Besides Dez, you’ve been in DevilDriver the longest. With Neal, Austin, and Diego fairly new, how is the band chemistry and camaraderie these days?
It’s better than it has ever been. I’m still close with the old guys in DevilDriver. I talk with John Boecklin a lot. I bumped heads with him probably more than a lot of other band members when we were working together because we just had different ideas and I also think the main reason was that we were in our 20s and we hadn’t experienced life enough to deal with different situations. Dez and I have known each other for 16 years now. Me, Neal, and Austin are the core writers in this band now and we’ve never been in a single argument in six years. The camaraderie that we have is just unheard of in a lot of ways for bands. We like being around each other. The main thing that keeps me touring with this band is the camaraderie that I have with my friends.
With Volume II set for a future release, did you ever consider releasing it both together as a double album or one right after another?
We had three choices. We could release it as a double record right off the bat and do what Guns ‘N Roses did with Use Your Illusions I and II and separate the songs. We could stagger the releases a year or two apart, or there was a brief discussion about releasing them as four EPs. A lot of people seem to be releasing EPs these days as opposed to records because of the way the music industry has gone with streaming. In the long run we decided to do two albums and stagger the releases, obviously. You’re not going to hear a whole lot of a different vibe from one record to the other. If you like Volume I, you’re going to get more with Dealing with Demons II. That’s why we’re calling both records Dealing with Demons Volume I and II. If they were going to be different records recorded at different times, they’d be two totally separate records. Volume II is a continuation of Volume I, 100 percent.
“METALHEADS HAVE THE MENTALITY OF FUCK THE RULES AND TAKING CHANCES. BUT I DON’T THINK THOSE CHANCES SHOULD BE TAKEN UNTIL THERE’S A VACCINE”
What’s next for DevilDriver, considering this lingering pandemic?
For me personally, I’ve been trying to use this pandemic to my advantage, which is also what I’ve been telling my friends who are not feeling too well about things. I’m just going to work on more music. Neal and I have already started writing for another DevilDriver record. I’m doing more engineering, producing, and mixing on my own, which is nice because I like being in the studio. Honestly, I like it a little bit better than going out on tour. I love mixing records because I can do it on my own time.
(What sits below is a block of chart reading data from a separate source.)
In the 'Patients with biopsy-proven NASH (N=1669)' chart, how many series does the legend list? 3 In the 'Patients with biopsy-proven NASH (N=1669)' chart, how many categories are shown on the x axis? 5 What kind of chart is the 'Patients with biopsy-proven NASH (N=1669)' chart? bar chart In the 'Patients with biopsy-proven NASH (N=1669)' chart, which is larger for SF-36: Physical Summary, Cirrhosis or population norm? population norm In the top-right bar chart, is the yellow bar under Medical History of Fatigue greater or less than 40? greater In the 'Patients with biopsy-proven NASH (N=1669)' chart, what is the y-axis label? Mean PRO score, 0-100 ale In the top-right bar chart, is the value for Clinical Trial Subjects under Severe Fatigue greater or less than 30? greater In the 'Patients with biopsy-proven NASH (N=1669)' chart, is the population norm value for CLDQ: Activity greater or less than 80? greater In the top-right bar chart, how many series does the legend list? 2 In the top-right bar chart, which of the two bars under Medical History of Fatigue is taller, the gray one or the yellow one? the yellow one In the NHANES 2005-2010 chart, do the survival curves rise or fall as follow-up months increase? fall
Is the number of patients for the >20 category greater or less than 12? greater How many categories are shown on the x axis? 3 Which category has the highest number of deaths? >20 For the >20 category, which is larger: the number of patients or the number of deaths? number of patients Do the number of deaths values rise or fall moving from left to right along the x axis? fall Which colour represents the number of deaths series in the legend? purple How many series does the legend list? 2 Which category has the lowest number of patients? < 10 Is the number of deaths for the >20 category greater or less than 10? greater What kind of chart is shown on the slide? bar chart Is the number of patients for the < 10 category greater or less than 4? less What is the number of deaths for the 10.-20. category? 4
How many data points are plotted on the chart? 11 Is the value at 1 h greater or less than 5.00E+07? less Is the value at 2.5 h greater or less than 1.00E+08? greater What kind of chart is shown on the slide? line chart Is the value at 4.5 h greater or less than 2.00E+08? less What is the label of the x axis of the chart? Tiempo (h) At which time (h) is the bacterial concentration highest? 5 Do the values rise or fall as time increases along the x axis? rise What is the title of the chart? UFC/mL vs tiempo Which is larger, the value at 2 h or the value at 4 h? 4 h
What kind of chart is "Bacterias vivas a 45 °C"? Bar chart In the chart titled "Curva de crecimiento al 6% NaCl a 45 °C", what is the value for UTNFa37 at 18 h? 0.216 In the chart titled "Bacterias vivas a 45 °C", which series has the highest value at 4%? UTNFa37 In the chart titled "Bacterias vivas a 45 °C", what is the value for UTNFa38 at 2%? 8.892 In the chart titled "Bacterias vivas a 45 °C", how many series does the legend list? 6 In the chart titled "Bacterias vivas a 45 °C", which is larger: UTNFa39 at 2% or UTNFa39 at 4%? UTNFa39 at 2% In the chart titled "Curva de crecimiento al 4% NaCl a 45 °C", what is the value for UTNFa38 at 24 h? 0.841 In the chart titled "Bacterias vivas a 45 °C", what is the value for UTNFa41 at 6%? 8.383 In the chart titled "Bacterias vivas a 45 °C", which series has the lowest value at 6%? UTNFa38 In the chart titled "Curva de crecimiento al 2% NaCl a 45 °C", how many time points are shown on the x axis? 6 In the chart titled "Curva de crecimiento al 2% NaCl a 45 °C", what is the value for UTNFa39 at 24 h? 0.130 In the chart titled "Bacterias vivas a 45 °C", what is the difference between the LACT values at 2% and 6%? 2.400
As for the band? We don’t know. We had to cancel a lot of shows. We do have some stuff tentatively planned for late 2021, and I’m hoping that everything will be back to normal by then. Even when things open back up I foresee problems. I’ve been hearing about a lot of venues that we usually play in Europe and the United States that are closing down or more than likely going to close down in the future. Promoters who may not be comfortable paying guarantees and would rather do door deals, and that’s something that I don’t know if this band can do because of our overhead that we have to deal with when we go out on tour. I’m hoping that once things do open up, especially in the metal community, metal is more like a religion for people than other genres of music are for their fans. And I think metalheads are going to be so eager to get out and go see a show that I think things are going to go back to normal for us. Also for the fact, too, that a lot of metalheads have the mentality of fuck the rules and taking chances. But I don’t think those chances should be taken until there’s a vaccine out and most people are going to be safe. I think things will go back to normal fairly quickly once there’s a vaccine released, at least for the metal community.